For a split second, the vultures were distracted.
And I ran.
1
CHRISTIAN
“Come on squirrels—get a move on!” I hollered up the stairs.
“Dad!” one squirrel said with a giggle. “We’regirls,not squirrels!”
The hand-held radio sitting by the coffee pot crackled as my youngest brother, CJ, gave a report on the herd movement.
The nine thousand head of cattle that sprawled across the Griffith Brothers Ranch kept us on our toes, but what kept me busiest were the two tornadoes who were supposed to be getting ready for school.
When I didn’t hear them moving upstairs, I set the spatula down and craned around the corner. “Bree! Gracie! Finish getting dressed, brush your hair, and brush your teeth!”
“I want braids!” Bree called as she thundered down the stairs with the stomp force of a linebacker.
“Me too!” Gracie echoed from their bathroom.
“No! I called braids. Do something else,” Bree snapped.
“Hey! No fighting this early in the morning,” I bellowed loud enough for them to hear me around the corner.
“But I called braids first!” Bree huffed as she stormed into the kitchen and grabbed a pancake off of the pile I was busy making.
I rinsed my hands off and did a quick towel dry. “You can both have braids.”
“But she’s copying me.”
At thirteen, all Bree wanted was for eleven-year-old Gracie to stop following her around like a wide-eyed puppy.
It made me chuckle at the years Gretchen and I thought having two toddlers was bad. Now, I had two middle schoolers all on my own.
“Then I’ll give you different braids,” I said as I turned back to the stove and finished cooking the batch of pancakes. “Get the box.”
Bree heaved the giant tackle box I used to organize all their hair accessories on top of the kitchen table and plopped down in a chair. I slid a plate of bacon and eggs in front of her to go with the pilfered pancake she’d stolen from the counter. She chowed down while I pawed through the little compartments full of elastics, hair clips, combs, brushes, and a million other things the girls insisted on.
“What kind of braids today?” I asked in a yawn as I ran a brush through her dirty blonde hair, catching the few tangles she had missed.

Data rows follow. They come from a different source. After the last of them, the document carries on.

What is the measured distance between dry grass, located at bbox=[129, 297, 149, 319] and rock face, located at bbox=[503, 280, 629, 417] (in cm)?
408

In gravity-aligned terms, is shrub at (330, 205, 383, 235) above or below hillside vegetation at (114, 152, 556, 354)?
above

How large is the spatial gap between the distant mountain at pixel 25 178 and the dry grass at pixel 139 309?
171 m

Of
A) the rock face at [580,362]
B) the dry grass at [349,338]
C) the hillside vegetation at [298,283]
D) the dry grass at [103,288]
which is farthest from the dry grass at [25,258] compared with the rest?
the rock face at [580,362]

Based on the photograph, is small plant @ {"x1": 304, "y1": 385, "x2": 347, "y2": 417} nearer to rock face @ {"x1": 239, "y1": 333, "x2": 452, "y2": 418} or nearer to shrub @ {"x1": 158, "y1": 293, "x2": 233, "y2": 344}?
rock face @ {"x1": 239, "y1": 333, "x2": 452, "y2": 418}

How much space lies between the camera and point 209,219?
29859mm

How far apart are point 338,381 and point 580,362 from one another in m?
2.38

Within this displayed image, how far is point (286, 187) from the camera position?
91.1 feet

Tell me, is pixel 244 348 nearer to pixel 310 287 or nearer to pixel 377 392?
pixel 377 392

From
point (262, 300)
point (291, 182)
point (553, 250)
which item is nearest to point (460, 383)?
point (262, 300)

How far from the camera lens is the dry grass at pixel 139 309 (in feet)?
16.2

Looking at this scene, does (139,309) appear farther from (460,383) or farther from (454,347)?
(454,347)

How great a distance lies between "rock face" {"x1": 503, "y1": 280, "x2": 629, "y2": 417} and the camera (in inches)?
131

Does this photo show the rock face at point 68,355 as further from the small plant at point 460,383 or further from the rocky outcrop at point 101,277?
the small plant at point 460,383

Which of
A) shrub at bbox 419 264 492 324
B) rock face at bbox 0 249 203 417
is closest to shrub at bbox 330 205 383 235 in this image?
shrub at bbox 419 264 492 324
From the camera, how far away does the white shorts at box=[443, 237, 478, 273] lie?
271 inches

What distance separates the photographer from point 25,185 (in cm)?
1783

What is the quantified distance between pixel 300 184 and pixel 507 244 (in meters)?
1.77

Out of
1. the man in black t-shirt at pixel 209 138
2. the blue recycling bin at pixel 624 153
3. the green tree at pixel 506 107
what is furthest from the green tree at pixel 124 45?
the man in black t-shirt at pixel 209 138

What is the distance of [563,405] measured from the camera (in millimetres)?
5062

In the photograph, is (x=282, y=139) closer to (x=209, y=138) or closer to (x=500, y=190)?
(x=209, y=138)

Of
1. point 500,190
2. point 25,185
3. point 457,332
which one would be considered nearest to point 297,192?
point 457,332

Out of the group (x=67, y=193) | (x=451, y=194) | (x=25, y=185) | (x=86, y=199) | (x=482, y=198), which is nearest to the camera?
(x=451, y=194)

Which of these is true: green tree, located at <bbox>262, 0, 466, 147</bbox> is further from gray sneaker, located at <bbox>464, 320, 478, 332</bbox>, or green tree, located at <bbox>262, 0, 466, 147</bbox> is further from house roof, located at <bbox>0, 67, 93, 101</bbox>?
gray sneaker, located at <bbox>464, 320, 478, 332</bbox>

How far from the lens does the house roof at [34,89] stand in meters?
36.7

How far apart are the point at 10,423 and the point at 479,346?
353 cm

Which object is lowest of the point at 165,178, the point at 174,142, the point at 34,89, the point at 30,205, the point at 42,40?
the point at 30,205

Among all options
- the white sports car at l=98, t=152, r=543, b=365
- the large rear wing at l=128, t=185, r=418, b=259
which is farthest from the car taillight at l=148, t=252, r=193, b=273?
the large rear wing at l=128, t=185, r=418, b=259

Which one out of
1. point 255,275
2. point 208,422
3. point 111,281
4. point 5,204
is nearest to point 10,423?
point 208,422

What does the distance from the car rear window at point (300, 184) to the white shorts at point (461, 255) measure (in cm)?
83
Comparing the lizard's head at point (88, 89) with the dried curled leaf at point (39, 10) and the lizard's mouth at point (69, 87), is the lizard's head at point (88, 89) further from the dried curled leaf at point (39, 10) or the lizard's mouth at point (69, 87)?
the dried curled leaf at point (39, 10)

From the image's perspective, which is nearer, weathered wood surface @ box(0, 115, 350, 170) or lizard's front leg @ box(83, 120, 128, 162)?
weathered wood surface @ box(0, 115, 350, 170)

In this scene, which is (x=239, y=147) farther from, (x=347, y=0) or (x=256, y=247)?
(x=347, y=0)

“Fishtails,” she said around a mouthful of scrambled eggs.
“Tight or loose?”
“Loose. The puffy kind. With clips.”
Life wasn’t easy. There was running the ranch. There was fatherhood. There was finding time for myself, which usually fell by the wayside.
Doing it on my own sucked, but I never wanted my girls to feel like they were a burden. I wasn’t great at everything. The way I’d stammered through the period talk with Bree a few months ago was proof of that.
But I tried.
Dammit, I tried hard.
Bree sat stock-still as I sectioned her hair and started weaving flat strands, one on top of the other.
Braids were easy. It was that fucking curling iron that was the death of me.